• **Tâche**:
Répondez à ces questions à partir de l'extrait sur l'Arménie.
1. Selon l'extrait, qui détient l'essentiel de l'économie nationale et des postes de pouvoir ?
2. Quel jour les manifestations proprement dites ont-elles démarré, et par quelle action ?
3. Quel nom portait la marche entamée par Nikol Pachinian, et quelle distance couvrait-elle ?

• **Extrait cité**:
......
Les manifestations qui secouent le pays sont aussi une lutte pour préserver son indépendance


Arménie: l’identité guidant le peuple
Un manifestant pro-Pachinian brandit le drapeau arménien lors d'une manifestation à Erevan, le 30 avril 2018. ©VANO SHLAMOV / AFP

Depuis le début du mois d’avril, l’Arménie est à nouveau secouée par des manifestations contre le pouvoir en place et l’emprise de la corruption sur les activités du pays. Mais au fond, les Arméniens luttent encore et toujours pour défendre leur identité…


Petit pays montagneux enclavé dans le Caucase méridional, l’Arménie est, depuis avril, le théâtre d’une révolution pacifique qui est en train de bousculer l’échiquier politique locale. Les contestataires tentent de modifier en profondeur l’actuel système politique, où une poignée d’oligarques détient l’essentiel de l’économie nationale et des postes de pouvoir.

Les manifestations proprement dites ont démarré le 12 avril par le blocage, par des manifestants, de plusieurs routes d’Erevan, la capitale du pays. Ces dernières n’étaient que l’aboutissement d’autres initiatives qui, elles, avaient commencé le 31 mars. C’est à cette date que Nikol Pachinian, député membre du parti politique Contrat civil et de la coalition d’opposition Yelk, a entamé une marche de 200 kilomètres de Gyumri, la deuxième ville d’Arménie, à Erevan. Nommée « Mon pas », l’initiative visait à protester contre l’élection au poste de Premier ministre de l’ancien président Serge Sarkissian, élu en 2008 et en 2013. Très impopulaire, les protestataires lui reprochent d’avoir été élu à l’aide de fraudes et d’être au centre du système oligarchique en place.
......
• **Entrées fournies**:
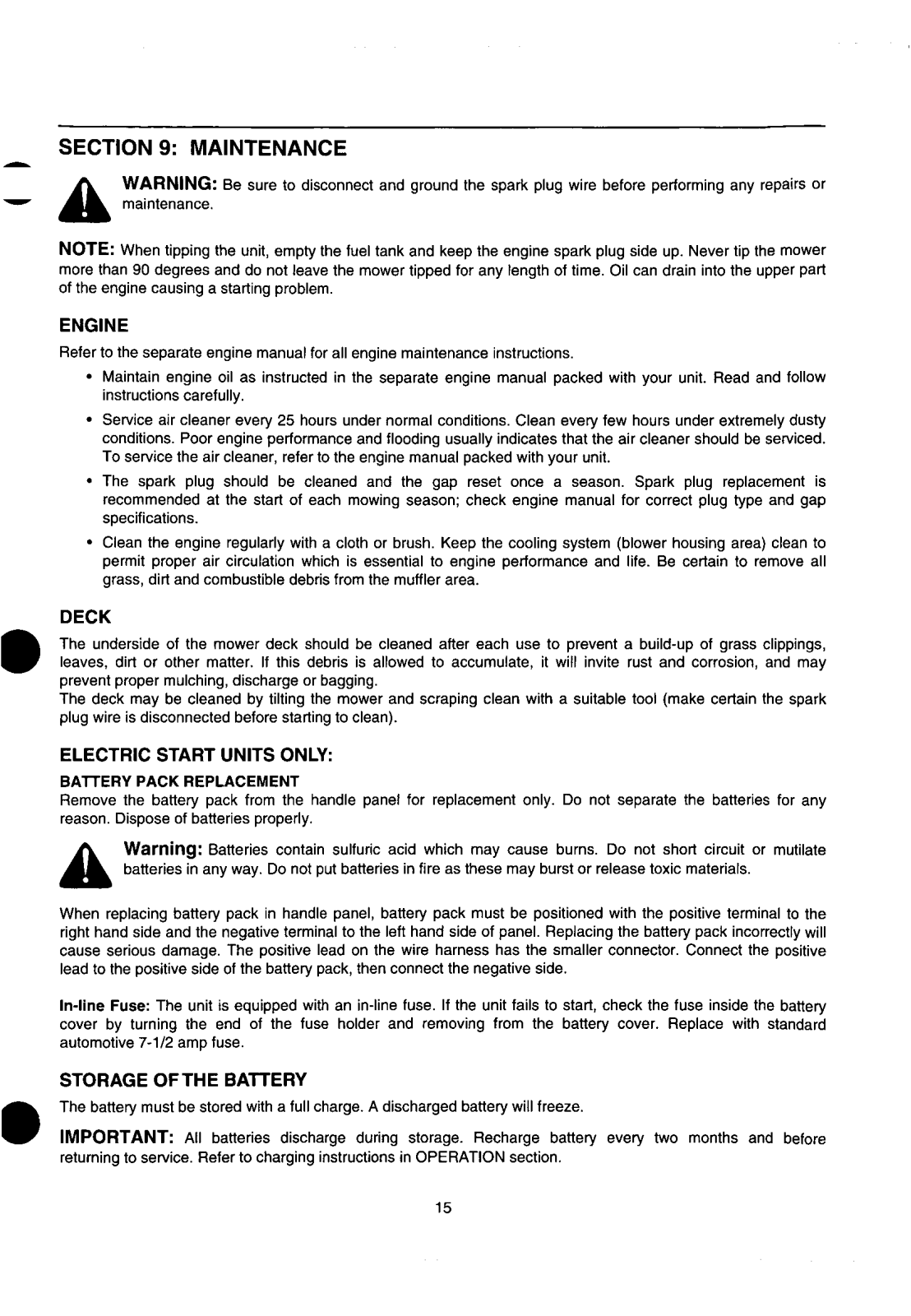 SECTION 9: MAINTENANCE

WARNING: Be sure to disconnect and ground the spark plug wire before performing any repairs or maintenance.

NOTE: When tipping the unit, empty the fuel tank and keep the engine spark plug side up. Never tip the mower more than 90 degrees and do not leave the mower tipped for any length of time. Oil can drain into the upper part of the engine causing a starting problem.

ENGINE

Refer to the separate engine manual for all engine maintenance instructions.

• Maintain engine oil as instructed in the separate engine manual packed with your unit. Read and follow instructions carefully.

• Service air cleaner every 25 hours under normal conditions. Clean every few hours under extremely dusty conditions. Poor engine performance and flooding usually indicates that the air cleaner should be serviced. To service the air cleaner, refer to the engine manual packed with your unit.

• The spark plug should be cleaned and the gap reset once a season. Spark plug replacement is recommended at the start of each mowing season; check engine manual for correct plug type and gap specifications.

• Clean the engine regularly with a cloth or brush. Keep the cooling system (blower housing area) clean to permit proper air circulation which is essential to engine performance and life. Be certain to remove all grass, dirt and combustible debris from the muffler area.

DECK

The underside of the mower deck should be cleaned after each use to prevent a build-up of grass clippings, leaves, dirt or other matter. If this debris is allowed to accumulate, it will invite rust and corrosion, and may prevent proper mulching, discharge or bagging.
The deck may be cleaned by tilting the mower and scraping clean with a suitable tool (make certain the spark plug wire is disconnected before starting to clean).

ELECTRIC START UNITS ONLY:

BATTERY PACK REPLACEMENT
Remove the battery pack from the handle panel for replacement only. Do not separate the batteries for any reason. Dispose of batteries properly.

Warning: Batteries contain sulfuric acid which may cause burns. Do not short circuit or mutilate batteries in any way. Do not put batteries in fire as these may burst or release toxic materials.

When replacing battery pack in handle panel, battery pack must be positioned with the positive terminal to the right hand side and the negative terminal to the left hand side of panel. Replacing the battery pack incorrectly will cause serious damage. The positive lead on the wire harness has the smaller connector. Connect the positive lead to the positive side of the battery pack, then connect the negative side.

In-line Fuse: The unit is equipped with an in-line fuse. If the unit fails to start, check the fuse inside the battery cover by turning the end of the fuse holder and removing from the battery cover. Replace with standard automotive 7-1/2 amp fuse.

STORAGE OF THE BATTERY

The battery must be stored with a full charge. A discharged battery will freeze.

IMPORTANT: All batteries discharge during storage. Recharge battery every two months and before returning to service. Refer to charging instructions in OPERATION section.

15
......
• **Réponse**:
1. Une poignée d'oligarques.
2. Le 12 avril, par le blocage de plusieurs routes d'Erevan.
3. « Mon pas », une marche de 200 kilomètres.